Vrindavan 15 Km. north of Mathura on the same bank of Yamuna, lies the celebrated town of Vrindavan, almost as closely associated with Krishna as Mathura itself. Indeed one hardly speak of Vrindavan alone to; the devout Hindu. Mathura-Vrindavan can not a unified image of untold beauty and religious sanctify.
Nandgaon lies 8.5 km north of Barsana on the metalled road to Mathura (56 km). According to tradition, it was the home of Shri Krishna`s foster father, Nand. On the top of the hill is the spacious temple of Nand Rai, built by the Hat ruler Roop Singh. The other temples here are dedicated to Narsingha, Gopinath, Nritya Gopal, Girdhari, Nand Nandan, and Yasodha Nandan, which is located half way up the hill. A little beyond is the Pan Sarovar, a large lake with masonry ghats along its sides. Legend has it , that this was the place where Shri Krishna used to take his cows for water. Not far away is the Kadamb grove called Udhoji- ka - Kyar. The spacious temple to Nand Rai built by the Jat Ruler Roop Singh is located on a hill.
The most celebrated of Shri Krishna's abodes, Gokul lies to the west of Sadabad, 1.6 km from Mahavan and 15 km south-east of Mathura, on the Mathura -etah metalled road. It was here that Lord Krishna was brought up in secrecy by Yashoda, in the pastoral beauty of this village on the banks of the Yamuna. Gokul attained importance during the time of vallabhacharya (1479-1531) when it became a major cente of the Bhakti cult. The three oldest temples in the place are those dedicated to Gokulnath, Madan Mohan and Vithalnath, said to have been built around 1511.
Kanpur, is the main industrial center of Uttar Pradesh.
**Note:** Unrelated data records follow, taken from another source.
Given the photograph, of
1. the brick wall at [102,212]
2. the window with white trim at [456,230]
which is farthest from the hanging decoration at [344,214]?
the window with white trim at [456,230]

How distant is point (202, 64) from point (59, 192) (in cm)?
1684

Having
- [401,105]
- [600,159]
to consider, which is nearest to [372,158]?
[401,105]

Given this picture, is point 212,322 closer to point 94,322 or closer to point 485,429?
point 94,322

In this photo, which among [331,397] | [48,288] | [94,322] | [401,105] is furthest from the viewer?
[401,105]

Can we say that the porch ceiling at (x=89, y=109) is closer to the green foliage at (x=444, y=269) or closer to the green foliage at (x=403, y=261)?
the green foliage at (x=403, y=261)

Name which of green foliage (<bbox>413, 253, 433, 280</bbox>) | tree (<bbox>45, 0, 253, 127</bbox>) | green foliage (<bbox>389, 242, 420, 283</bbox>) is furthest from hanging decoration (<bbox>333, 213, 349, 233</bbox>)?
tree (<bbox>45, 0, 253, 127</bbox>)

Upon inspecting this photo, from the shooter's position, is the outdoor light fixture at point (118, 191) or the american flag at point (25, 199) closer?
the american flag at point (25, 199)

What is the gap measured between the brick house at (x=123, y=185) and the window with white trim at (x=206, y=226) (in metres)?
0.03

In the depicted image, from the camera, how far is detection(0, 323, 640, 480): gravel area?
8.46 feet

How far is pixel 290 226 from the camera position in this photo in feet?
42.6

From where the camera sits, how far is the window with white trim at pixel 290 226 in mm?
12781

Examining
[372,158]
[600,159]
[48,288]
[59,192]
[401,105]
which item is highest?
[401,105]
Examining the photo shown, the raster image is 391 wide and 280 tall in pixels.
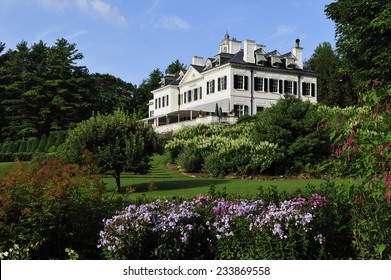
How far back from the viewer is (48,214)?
697 centimetres

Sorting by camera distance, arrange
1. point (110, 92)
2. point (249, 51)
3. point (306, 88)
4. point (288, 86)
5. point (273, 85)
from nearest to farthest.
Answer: point (249, 51), point (273, 85), point (288, 86), point (306, 88), point (110, 92)

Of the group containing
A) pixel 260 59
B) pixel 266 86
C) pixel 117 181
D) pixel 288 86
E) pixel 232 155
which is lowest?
pixel 117 181

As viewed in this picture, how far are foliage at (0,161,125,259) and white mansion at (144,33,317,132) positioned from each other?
1309 inches

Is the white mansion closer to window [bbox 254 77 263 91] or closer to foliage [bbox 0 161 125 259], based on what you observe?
window [bbox 254 77 263 91]

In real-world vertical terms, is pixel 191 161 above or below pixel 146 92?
below

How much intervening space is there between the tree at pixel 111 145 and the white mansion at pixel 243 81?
2388 centimetres

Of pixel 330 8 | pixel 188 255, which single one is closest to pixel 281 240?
pixel 188 255

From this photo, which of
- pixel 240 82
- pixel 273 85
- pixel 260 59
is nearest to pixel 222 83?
pixel 240 82

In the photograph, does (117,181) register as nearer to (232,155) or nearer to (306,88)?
(232,155)

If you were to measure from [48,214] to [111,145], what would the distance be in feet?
32.1

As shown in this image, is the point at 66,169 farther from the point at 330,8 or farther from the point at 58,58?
the point at 58,58

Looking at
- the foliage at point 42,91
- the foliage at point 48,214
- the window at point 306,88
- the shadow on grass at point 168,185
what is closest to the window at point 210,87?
the window at point 306,88

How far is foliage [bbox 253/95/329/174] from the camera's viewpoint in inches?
882

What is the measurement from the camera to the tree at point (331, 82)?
2562 inches
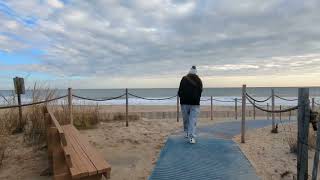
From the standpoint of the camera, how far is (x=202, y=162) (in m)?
6.95

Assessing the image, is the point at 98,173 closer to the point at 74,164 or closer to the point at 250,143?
the point at 74,164

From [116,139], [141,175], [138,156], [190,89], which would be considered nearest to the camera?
[141,175]

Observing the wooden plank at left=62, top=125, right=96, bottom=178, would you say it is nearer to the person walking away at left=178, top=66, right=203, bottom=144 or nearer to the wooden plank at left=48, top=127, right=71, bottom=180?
the wooden plank at left=48, top=127, right=71, bottom=180

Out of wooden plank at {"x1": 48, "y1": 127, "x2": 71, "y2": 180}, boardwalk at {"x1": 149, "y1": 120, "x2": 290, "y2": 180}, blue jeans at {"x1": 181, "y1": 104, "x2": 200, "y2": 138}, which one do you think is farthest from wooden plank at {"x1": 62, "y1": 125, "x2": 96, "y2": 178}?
blue jeans at {"x1": 181, "y1": 104, "x2": 200, "y2": 138}

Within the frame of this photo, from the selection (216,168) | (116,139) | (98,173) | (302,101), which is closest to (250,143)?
(216,168)

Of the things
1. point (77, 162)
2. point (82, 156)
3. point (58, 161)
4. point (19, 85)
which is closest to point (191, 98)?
point (82, 156)

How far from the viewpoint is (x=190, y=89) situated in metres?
8.83

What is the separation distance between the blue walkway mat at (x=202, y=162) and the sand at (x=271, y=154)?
0.84 ft

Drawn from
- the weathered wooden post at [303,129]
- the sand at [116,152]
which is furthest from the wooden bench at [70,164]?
the weathered wooden post at [303,129]

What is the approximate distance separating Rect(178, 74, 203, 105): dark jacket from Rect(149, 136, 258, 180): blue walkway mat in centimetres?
103

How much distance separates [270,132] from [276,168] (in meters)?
4.13

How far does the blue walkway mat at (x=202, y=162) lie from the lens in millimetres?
6137

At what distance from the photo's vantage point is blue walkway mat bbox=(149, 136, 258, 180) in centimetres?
614

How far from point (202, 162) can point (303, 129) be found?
7.95 ft
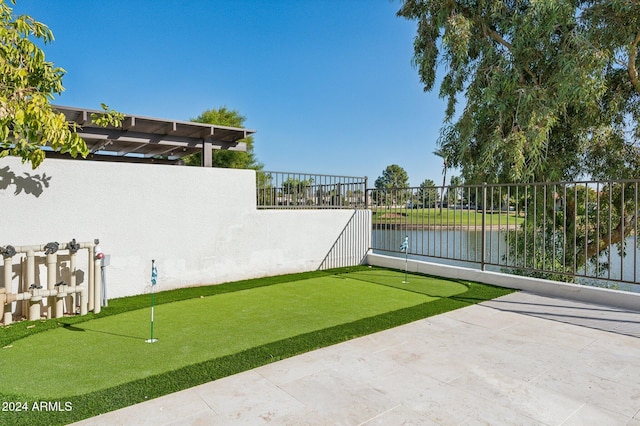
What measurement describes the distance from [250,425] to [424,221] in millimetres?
5845

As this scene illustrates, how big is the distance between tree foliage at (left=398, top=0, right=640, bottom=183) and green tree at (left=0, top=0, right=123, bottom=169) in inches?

Situated on the banks of the eternal Ganga has its own historical, religious and commercial importance. Hindu Singh of the erstwhile estate of Sachendi is believed to be the founder of Kanpur, which was originally called 'Kanhpur'. Jajman on the eastern outskirts of present day Kanpur is regarded as one of the most archaic township of the district. Famous for its leather and textile goods. It has amongst its historical remains the memorial Church where 'All souls cathedral' was raised in honor of the fallen at the 'Wheeler's entrenchment' in 1962. After 1947, the marble Gothic screen was transferred to the Church yard.
Sarnath, about 10 kms from the holy city of Varanasi, is the blessed locale where more than 2,500 years ago Buddha chose to deliver his first sermon, after attaining Nirvana. The five disciples who had followed him were surprised to see the mesmerizing glowing countenance of Buddha, who convinced them and delivered his first sermon before them, now termed Dharamachakra Pravartan. This set in motion the great Buddhist tradition of the Sangha, for popularizing the teachings of the great ascetic, worldwide. Gautam Buddha with his five disciples formed the first Sangha alongwith Yasa of Varanasi and his 54 friends. The beginning of the celebrated Mantra, 'Buddham Sharanam Gachhami', owes its origin to Sarnath. The three Jewels "I go for refuge to the Buddha, I go for refuge to the Wheel of Law, I go for refuge to the Sangha" first laid down here, have remained unchanged ever since. Hence rightly, every Buddhist Pilgrim after Bodhgaya, endeavors to be blessed with a visit to Sarnath in his life time.